US 11,756,065 B2
Methods and apparatus for predicting a user churn event
Ashish Ranjan, Sunnyvale, CA (US); Aysenur Inan, Mountain View, CA (US); Sooraj Mangalath Subrahmannian, San Jose, CA (US); Divya Chaganti, San Jose, CA (US); Hyun Duk Cho, San Francisco, CA (US); Sushant Kumar, San Jose, CA (US); and Kannan Achan, Saratoga, CA (US)
Assigned to Walmart Apollo, LLC, Bentonville, AR (US)
Filed by Walmart Apollo, LLC, Bentonville, AR (US)
Filed on Jan. 6, 2022, as Appl. No. 17/570,087.
Prior Publication US 2023/0214869 A1, Jul. 6, 2023
Int. Cl. G06Q 30/02 (2023.01); G06Q 30/0211 (2023.01); G06Q 30/0204 (2023.01); G06Q 30/0226 (2023.01)

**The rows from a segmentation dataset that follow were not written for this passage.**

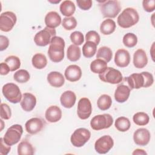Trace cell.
I'll return each mask as SVG.
<instances>
[{
  "mask_svg": "<svg viewBox=\"0 0 155 155\" xmlns=\"http://www.w3.org/2000/svg\"><path fill=\"white\" fill-rule=\"evenodd\" d=\"M99 8L104 18H114L119 13L121 7L118 1H99Z\"/></svg>",
  "mask_w": 155,
  "mask_h": 155,
  "instance_id": "277c9868",
  "label": "cell"
},
{
  "mask_svg": "<svg viewBox=\"0 0 155 155\" xmlns=\"http://www.w3.org/2000/svg\"><path fill=\"white\" fill-rule=\"evenodd\" d=\"M9 45L8 39L3 35L0 36V50L3 51L5 50Z\"/></svg>",
  "mask_w": 155,
  "mask_h": 155,
  "instance_id": "bcb514c9",
  "label": "cell"
},
{
  "mask_svg": "<svg viewBox=\"0 0 155 155\" xmlns=\"http://www.w3.org/2000/svg\"><path fill=\"white\" fill-rule=\"evenodd\" d=\"M71 41L75 45H81L84 42V38L83 34L79 31H75L70 35Z\"/></svg>",
  "mask_w": 155,
  "mask_h": 155,
  "instance_id": "ab89813d",
  "label": "cell"
},
{
  "mask_svg": "<svg viewBox=\"0 0 155 155\" xmlns=\"http://www.w3.org/2000/svg\"><path fill=\"white\" fill-rule=\"evenodd\" d=\"M5 62L10 68V71H14L18 70L21 66V61L19 58L16 56H8L5 59Z\"/></svg>",
  "mask_w": 155,
  "mask_h": 155,
  "instance_id": "d590c367",
  "label": "cell"
},
{
  "mask_svg": "<svg viewBox=\"0 0 155 155\" xmlns=\"http://www.w3.org/2000/svg\"><path fill=\"white\" fill-rule=\"evenodd\" d=\"M123 43L125 46L128 48L134 47L137 43V38L133 33H128L123 37Z\"/></svg>",
  "mask_w": 155,
  "mask_h": 155,
  "instance_id": "74e56055",
  "label": "cell"
},
{
  "mask_svg": "<svg viewBox=\"0 0 155 155\" xmlns=\"http://www.w3.org/2000/svg\"><path fill=\"white\" fill-rule=\"evenodd\" d=\"M12 112L10 107L4 103H1V119H4L5 120L9 119L11 117Z\"/></svg>",
  "mask_w": 155,
  "mask_h": 155,
  "instance_id": "b9f144b4",
  "label": "cell"
},
{
  "mask_svg": "<svg viewBox=\"0 0 155 155\" xmlns=\"http://www.w3.org/2000/svg\"><path fill=\"white\" fill-rule=\"evenodd\" d=\"M114 141L109 135H104L99 137L94 143V148L99 154H106L113 147Z\"/></svg>",
  "mask_w": 155,
  "mask_h": 155,
  "instance_id": "7c38bea8",
  "label": "cell"
},
{
  "mask_svg": "<svg viewBox=\"0 0 155 155\" xmlns=\"http://www.w3.org/2000/svg\"><path fill=\"white\" fill-rule=\"evenodd\" d=\"M65 77L70 82L79 81L82 76V70L77 65H70L65 70Z\"/></svg>",
  "mask_w": 155,
  "mask_h": 155,
  "instance_id": "ac0fdd59",
  "label": "cell"
},
{
  "mask_svg": "<svg viewBox=\"0 0 155 155\" xmlns=\"http://www.w3.org/2000/svg\"><path fill=\"white\" fill-rule=\"evenodd\" d=\"M20 104L23 110L27 112L31 111L36 104V98L35 95L30 93H24L22 94Z\"/></svg>",
  "mask_w": 155,
  "mask_h": 155,
  "instance_id": "e0dca14e",
  "label": "cell"
},
{
  "mask_svg": "<svg viewBox=\"0 0 155 155\" xmlns=\"http://www.w3.org/2000/svg\"><path fill=\"white\" fill-rule=\"evenodd\" d=\"M22 133L23 129L21 125H13L6 131L3 137L4 141L9 146L16 144L21 139Z\"/></svg>",
  "mask_w": 155,
  "mask_h": 155,
  "instance_id": "8992f818",
  "label": "cell"
},
{
  "mask_svg": "<svg viewBox=\"0 0 155 155\" xmlns=\"http://www.w3.org/2000/svg\"><path fill=\"white\" fill-rule=\"evenodd\" d=\"M133 155L136 154H147V152L142 149H136L132 153Z\"/></svg>",
  "mask_w": 155,
  "mask_h": 155,
  "instance_id": "c3c4849f",
  "label": "cell"
},
{
  "mask_svg": "<svg viewBox=\"0 0 155 155\" xmlns=\"http://www.w3.org/2000/svg\"><path fill=\"white\" fill-rule=\"evenodd\" d=\"M91 136L90 131L85 128L76 129L70 137L72 145L75 147H81L88 141Z\"/></svg>",
  "mask_w": 155,
  "mask_h": 155,
  "instance_id": "9c48e42d",
  "label": "cell"
},
{
  "mask_svg": "<svg viewBox=\"0 0 155 155\" xmlns=\"http://www.w3.org/2000/svg\"><path fill=\"white\" fill-rule=\"evenodd\" d=\"M47 81L52 87L59 88L64 84L65 79L61 73L51 71L47 75Z\"/></svg>",
  "mask_w": 155,
  "mask_h": 155,
  "instance_id": "603a6c76",
  "label": "cell"
},
{
  "mask_svg": "<svg viewBox=\"0 0 155 155\" xmlns=\"http://www.w3.org/2000/svg\"><path fill=\"white\" fill-rule=\"evenodd\" d=\"M148 63L146 52L141 48L137 50L133 55V64L137 68H143Z\"/></svg>",
  "mask_w": 155,
  "mask_h": 155,
  "instance_id": "ffe728a7",
  "label": "cell"
},
{
  "mask_svg": "<svg viewBox=\"0 0 155 155\" xmlns=\"http://www.w3.org/2000/svg\"><path fill=\"white\" fill-rule=\"evenodd\" d=\"M4 96L9 102L13 104H17L21 101L22 95L19 87L13 83H7L2 88Z\"/></svg>",
  "mask_w": 155,
  "mask_h": 155,
  "instance_id": "5b68a950",
  "label": "cell"
},
{
  "mask_svg": "<svg viewBox=\"0 0 155 155\" xmlns=\"http://www.w3.org/2000/svg\"><path fill=\"white\" fill-rule=\"evenodd\" d=\"M76 2L78 7L83 10H89L93 4L91 0H77Z\"/></svg>",
  "mask_w": 155,
  "mask_h": 155,
  "instance_id": "ee69618b",
  "label": "cell"
},
{
  "mask_svg": "<svg viewBox=\"0 0 155 155\" xmlns=\"http://www.w3.org/2000/svg\"><path fill=\"white\" fill-rule=\"evenodd\" d=\"M16 16L12 12H5L0 16V29L2 31H10L16 22Z\"/></svg>",
  "mask_w": 155,
  "mask_h": 155,
  "instance_id": "8fae6325",
  "label": "cell"
},
{
  "mask_svg": "<svg viewBox=\"0 0 155 155\" xmlns=\"http://www.w3.org/2000/svg\"><path fill=\"white\" fill-rule=\"evenodd\" d=\"M114 62L117 67L124 68L127 67L130 62L129 52L125 49H119L114 56Z\"/></svg>",
  "mask_w": 155,
  "mask_h": 155,
  "instance_id": "2e32d148",
  "label": "cell"
},
{
  "mask_svg": "<svg viewBox=\"0 0 155 155\" xmlns=\"http://www.w3.org/2000/svg\"><path fill=\"white\" fill-rule=\"evenodd\" d=\"M151 138V134L148 130L141 128L136 130L133 134V140L134 143L139 146L147 145Z\"/></svg>",
  "mask_w": 155,
  "mask_h": 155,
  "instance_id": "5bb4252c",
  "label": "cell"
},
{
  "mask_svg": "<svg viewBox=\"0 0 155 155\" xmlns=\"http://www.w3.org/2000/svg\"><path fill=\"white\" fill-rule=\"evenodd\" d=\"M62 25L65 30H71L75 28L77 25L76 19L73 16L65 17L62 20Z\"/></svg>",
  "mask_w": 155,
  "mask_h": 155,
  "instance_id": "f35d334b",
  "label": "cell"
},
{
  "mask_svg": "<svg viewBox=\"0 0 155 155\" xmlns=\"http://www.w3.org/2000/svg\"><path fill=\"white\" fill-rule=\"evenodd\" d=\"M92 111V106L90 101L87 97L81 98L78 104L77 114L78 117L82 119H87L90 117Z\"/></svg>",
  "mask_w": 155,
  "mask_h": 155,
  "instance_id": "4fadbf2b",
  "label": "cell"
},
{
  "mask_svg": "<svg viewBox=\"0 0 155 155\" xmlns=\"http://www.w3.org/2000/svg\"><path fill=\"white\" fill-rule=\"evenodd\" d=\"M56 35L54 28L45 27L43 30L38 31L34 37L36 45L40 47H45L50 43L51 39Z\"/></svg>",
  "mask_w": 155,
  "mask_h": 155,
  "instance_id": "ba28073f",
  "label": "cell"
},
{
  "mask_svg": "<svg viewBox=\"0 0 155 155\" xmlns=\"http://www.w3.org/2000/svg\"><path fill=\"white\" fill-rule=\"evenodd\" d=\"M0 121H1V124H2V125H1L2 127H1V130L3 129V125H2V124H3V120H2V119H1V120H0Z\"/></svg>",
  "mask_w": 155,
  "mask_h": 155,
  "instance_id": "681fc988",
  "label": "cell"
},
{
  "mask_svg": "<svg viewBox=\"0 0 155 155\" xmlns=\"http://www.w3.org/2000/svg\"><path fill=\"white\" fill-rule=\"evenodd\" d=\"M81 55V49L77 45L74 44L70 45L67 48V58L68 60L72 62H75L78 61Z\"/></svg>",
  "mask_w": 155,
  "mask_h": 155,
  "instance_id": "f546056e",
  "label": "cell"
},
{
  "mask_svg": "<svg viewBox=\"0 0 155 155\" xmlns=\"http://www.w3.org/2000/svg\"><path fill=\"white\" fill-rule=\"evenodd\" d=\"M139 16L137 10L128 7L124 9L117 17L118 25L124 28H130L138 22Z\"/></svg>",
  "mask_w": 155,
  "mask_h": 155,
  "instance_id": "3957f363",
  "label": "cell"
},
{
  "mask_svg": "<svg viewBox=\"0 0 155 155\" xmlns=\"http://www.w3.org/2000/svg\"><path fill=\"white\" fill-rule=\"evenodd\" d=\"M133 120L134 123L136 125L143 126L148 124L150 117L148 115L144 112H137L134 114Z\"/></svg>",
  "mask_w": 155,
  "mask_h": 155,
  "instance_id": "e575fe53",
  "label": "cell"
},
{
  "mask_svg": "<svg viewBox=\"0 0 155 155\" xmlns=\"http://www.w3.org/2000/svg\"><path fill=\"white\" fill-rule=\"evenodd\" d=\"M142 5L144 10L147 12H152L155 9V1L154 0H143Z\"/></svg>",
  "mask_w": 155,
  "mask_h": 155,
  "instance_id": "7bdbcfd3",
  "label": "cell"
},
{
  "mask_svg": "<svg viewBox=\"0 0 155 155\" xmlns=\"http://www.w3.org/2000/svg\"><path fill=\"white\" fill-rule=\"evenodd\" d=\"M116 23L111 19H107L104 20L101 24L100 31L105 35H108L113 33L116 29Z\"/></svg>",
  "mask_w": 155,
  "mask_h": 155,
  "instance_id": "484cf974",
  "label": "cell"
},
{
  "mask_svg": "<svg viewBox=\"0 0 155 155\" xmlns=\"http://www.w3.org/2000/svg\"><path fill=\"white\" fill-rule=\"evenodd\" d=\"M112 104L111 97L108 94H102L97 99V105L98 108L102 110L105 111L109 109Z\"/></svg>",
  "mask_w": 155,
  "mask_h": 155,
  "instance_id": "d6a6232c",
  "label": "cell"
},
{
  "mask_svg": "<svg viewBox=\"0 0 155 155\" xmlns=\"http://www.w3.org/2000/svg\"><path fill=\"white\" fill-rule=\"evenodd\" d=\"M33 66L36 69H42L45 68L47 64V59L46 56L42 53L35 54L31 59Z\"/></svg>",
  "mask_w": 155,
  "mask_h": 155,
  "instance_id": "83f0119b",
  "label": "cell"
},
{
  "mask_svg": "<svg viewBox=\"0 0 155 155\" xmlns=\"http://www.w3.org/2000/svg\"><path fill=\"white\" fill-rule=\"evenodd\" d=\"M34 153V148L27 140L21 141L18 146V154L19 155H32Z\"/></svg>",
  "mask_w": 155,
  "mask_h": 155,
  "instance_id": "4316f807",
  "label": "cell"
},
{
  "mask_svg": "<svg viewBox=\"0 0 155 155\" xmlns=\"http://www.w3.org/2000/svg\"><path fill=\"white\" fill-rule=\"evenodd\" d=\"M113 123V119L109 114H99L94 116L90 121V126L94 130L99 131L110 128Z\"/></svg>",
  "mask_w": 155,
  "mask_h": 155,
  "instance_id": "52a82bcc",
  "label": "cell"
},
{
  "mask_svg": "<svg viewBox=\"0 0 155 155\" xmlns=\"http://www.w3.org/2000/svg\"><path fill=\"white\" fill-rule=\"evenodd\" d=\"M44 127V122L39 117H33L28 120L25 124L27 132L30 134H35L40 132Z\"/></svg>",
  "mask_w": 155,
  "mask_h": 155,
  "instance_id": "9a60e30c",
  "label": "cell"
},
{
  "mask_svg": "<svg viewBox=\"0 0 155 155\" xmlns=\"http://www.w3.org/2000/svg\"><path fill=\"white\" fill-rule=\"evenodd\" d=\"M61 13L67 17H70L74 13L76 7L74 4L69 0L64 1L60 5L59 7Z\"/></svg>",
  "mask_w": 155,
  "mask_h": 155,
  "instance_id": "d4e9b609",
  "label": "cell"
},
{
  "mask_svg": "<svg viewBox=\"0 0 155 155\" xmlns=\"http://www.w3.org/2000/svg\"><path fill=\"white\" fill-rule=\"evenodd\" d=\"M130 94V88L124 84L117 87L114 93V99L119 103L125 102L128 100Z\"/></svg>",
  "mask_w": 155,
  "mask_h": 155,
  "instance_id": "44dd1931",
  "label": "cell"
},
{
  "mask_svg": "<svg viewBox=\"0 0 155 155\" xmlns=\"http://www.w3.org/2000/svg\"><path fill=\"white\" fill-rule=\"evenodd\" d=\"M99 78L102 81L112 84H119L123 79L120 71L112 67H107L104 72L99 74Z\"/></svg>",
  "mask_w": 155,
  "mask_h": 155,
  "instance_id": "30bf717a",
  "label": "cell"
},
{
  "mask_svg": "<svg viewBox=\"0 0 155 155\" xmlns=\"http://www.w3.org/2000/svg\"><path fill=\"white\" fill-rule=\"evenodd\" d=\"M65 41L59 36H53L48 50L50 59L53 62H59L64 58Z\"/></svg>",
  "mask_w": 155,
  "mask_h": 155,
  "instance_id": "7a4b0ae2",
  "label": "cell"
},
{
  "mask_svg": "<svg viewBox=\"0 0 155 155\" xmlns=\"http://www.w3.org/2000/svg\"><path fill=\"white\" fill-rule=\"evenodd\" d=\"M11 147L5 143L3 138H0V154L6 155L10 151Z\"/></svg>",
  "mask_w": 155,
  "mask_h": 155,
  "instance_id": "f6af8a7d",
  "label": "cell"
},
{
  "mask_svg": "<svg viewBox=\"0 0 155 155\" xmlns=\"http://www.w3.org/2000/svg\"><path fill=\"white\" fill-rule=\"evenodd\" d=\"M10 71V68L5 62H1L0 67V74L1 75H6Z\"/></svg>",
  "mask_w": 155,
  "mask_h": 155,
  "instance_id": "7dc6e473",
  "label": "cell"
},
{
  "mask_svg": "<svg viewBox=\"0 0 155 155\" xmlns=\"http://www.w3.org/2000/svg\"><path fill=\"white\" fill-rule=\"evenodd\" d=\"M85 40L86 42H92L97 45L100 42L101 38L99 35L96 31L91 30L87 33L85 35Z\"/></svg>",
  "mask_w": 155,
  "mask_h": 155,
  "instance_id": "60d3db41",
  "label": "cell"
},
{
  "mask_svg": "<svg viewBox=\"0 0 155 155\" xmlns=\"http://www.w3.org/2000/svg\"><path fill=\"white\" fill-rule=\"evenodd\" d=\"M45 117L47 120L49 122H57L62 117V111L59 107L56 105H51L47 109L45 113Z\"/></svg>",
  "mask_w": 155,
  "mask_h": 155,
  "instance_id": "d6986e66",
  "label": "cell"
},
{
  "mask_svg": "<svg viewBox=\"0 0 155 155\" xmlns=\"http://www.w3.org/2000/svg\"><path fill=\"white\" fill-rule=\"evenodd\" d=\"M97 45L92 42H86L82 47L83 55L87 58L93 57L96 52Z\"/></svg>",
  "mask_w": 155,
  "mask_h": 155,
  "instance_id": "836d02e7",
  "label": "cell"
},
{
  "mask_svg": "<svg viewBox=\"0 0 155 155\" xmlns=\"http://www.w3.org/2000/svg\"><path fill=\"white\" fill-rule=\"evenodd\" d=\"M61 23V18L60 15L54 11L48 12L45 17V24L46 27L55 28Z\"/></svg>",
  "mask_w": 155,
  "mask_h": 155,
  "instance_id": "cb8c5ba5",
  "label": "cell"
},
{
  "mask_svg": "<svg viewBox=\"0 0 155 155\" xmlns=\"http://www.w3.org/2000/svg\"><path fill=\"white\" fill-rule=\"evenodd\" d=\"M13 79L19 83H25L30 79V74L26 70L21 69L15 73Z\"/></svg>",
  "mask_w": 155,
  "mask_h": 155,
  "instance_id": "8d00e7d4",
  "label": "cell"
},
{
  "mask_svg": "<svg viewBox=\"0 0 155 155\" xmlns=\"http://www.w3.org/2000/svg\"><path fill=\"white\" fill-rule=\"evenodd\" d=\"M112 56H113L112 51L111 48L108 47H106V46L101 47L97 51L96 58L101 59L104 61L105 62H106L107 63L111 61Z\"/></svg>",
  "mask_w": 155,
  "mask_h": 155,
  "instance_id": "4dcf8cb0",
  "label": "cell"
},
{
  "mask_svg": "<svg viewBox=\"0 0 155 155\" xmlns=\"http://www.w3.org/2000/svg\"><path fill=\"white\" fill-rule=\"evenodd\" d=\"M76 100V96L75 93L70 90L64 91L60 97L61 105L66 108H71L74 105Z\"/></svg>",
  "mask_w": 155,
  "mask_h": 155,
  "instance_id": "7402d4cb",
  "label": "cell"
},
{
  "mask_svg": "<svg viewBox=\"0 0 155 155\" xmlns=\"http://www.w3.org/2000/svg\"><path fill=\"white\" fill-rule=\"evenodd\" d=\"M107 68V63L101 59H96L91 62L90 70L94 73L101 74Z\"/></svg>",
  "mask_w": 155,
  "mask_h": 155,
  "instance_id": "f1b7e54d",
  "label": "cell"
},
{
  "mask_svg": "<svg viewBox=\"0 0 155 155\" xmlns=\"http://www.w3.org/2000/svg\"><path fill=\"white\" fill-rule=\"evenodd\" d=\"M124 79L131 90L139 89L141 87L147 88L151 86L154 82L153 74L147 71L133 73L129 76L125 77Z\"/></svg>",
  "mask_w": 155,
  "mask_h": 155,
  "instance_id": "6da1fadb",
  "label": "cell"
},
{
  "mask_svg": "<svg viewBox=\"0 0 155 155\" xmlns=\"http://www.w3.org/2000/svg\"><path fill=\"white\" fill-rule=\"evenodd\" d=\"M115 127L116 129L122 132H125L128 131L131 126V123L130 120L125 117L121 116L118 117L114 123Z\"/></svg>",
  "mask_w": 155,
  "mask_h": 155,
  "instance_id": "1f68e13d",
  "label": "cell"
}]
</instances>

CPC G06Q 30/0211 (2013.01) [G06Q 30/0205 (2013.01); G06Q 30/0226 (2013.01)] 18 Claims
OG exemplary drawing
 
1. A system comprising:
a communications interface;
a memory resource storing instructions; and
at least one processor coupled to the communications interface and to the memory, the at least one processor being configured to execute the instructions to:
adaptively train a machine learning model using training datasets associated with a first prior temporal interval, based on at least one of: a light gradient boosted model, a random forest or a gradient boosted decision tree process;
validate the machine learning model based on validation datasets associated with a second prior temporal interval that is distinct from the first prior temporal interval;
obtain a set of features of a set of users including one or more features of transaction of the set of users and one or more features of engagement data of the set of users;
based on the set of features, implement a first set of operations including applying the trained and validated machine learning model to the set of features to generate output data including a plurality of churn scores, each churn score of the plurality of churn scores being associated with a particular user of the set of users and characterize a likelihood of a churn event of the corresponding user;
based on the output data and multiple churn cohorts, sort a user identifier of each of the set of users into one of the multiple churn cohorts, each of the multiple churn cohorts representing one of multiple predetermined ranges of churn scores;
for a first churn cohort of the multiple churn cohorts, implement a second set of operations that generate first explainability data associated with the first churn cohort, wherein
the first explainability data includes a distribution of values characterizing contributions of an actionable feature of all users sorted into the first churn cohort to the churn scores in the first churn cohort,
the distribution of values comprises: (a) a positive portion including values that positively contribute to the churn scores in the first churn cohort, (b) a negative portion including values that negatively contribute to the churn scores in the first churn cohort, and (c) an inflection point separating the positive portion and the negative portion;
compare the distribution of values in the first explainability data associated with all users sorted into the first churn cohort to a corresponding value in second explainability data associated with a single user sorted into a second churn cohort of the multiple churn cohorts, wherein
the first churn cohort represents a first range of churn scores,
the second churn cohort represents a second range of churn scores,
the second range of churn scores is a lower range than the first range of churn scores;
identify, based on the comparing, whether the corresponding value is within the negative portion or the positive portion of the distribution; and
determine, based on the identifying, whether to implement operations associated with the actionable feature for the single user.